▶ _EXERCISE BRIEF_
Set down every entry exactly as it was written.

---------- RECORDS ----------

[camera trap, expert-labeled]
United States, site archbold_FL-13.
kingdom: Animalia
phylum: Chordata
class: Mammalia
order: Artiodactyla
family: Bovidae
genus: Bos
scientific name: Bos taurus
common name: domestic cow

----------

▶ _TASK RESPONSE_
[camera trap, expert-labeled]
United States, site archbold_FL-13.
kingdom: Animalia
phylum: Chordata
class: Mammalia
order: Artiodactyla
family: Bovidae
genus: Bos
scientific name: Bos taurus
common name: domestic cow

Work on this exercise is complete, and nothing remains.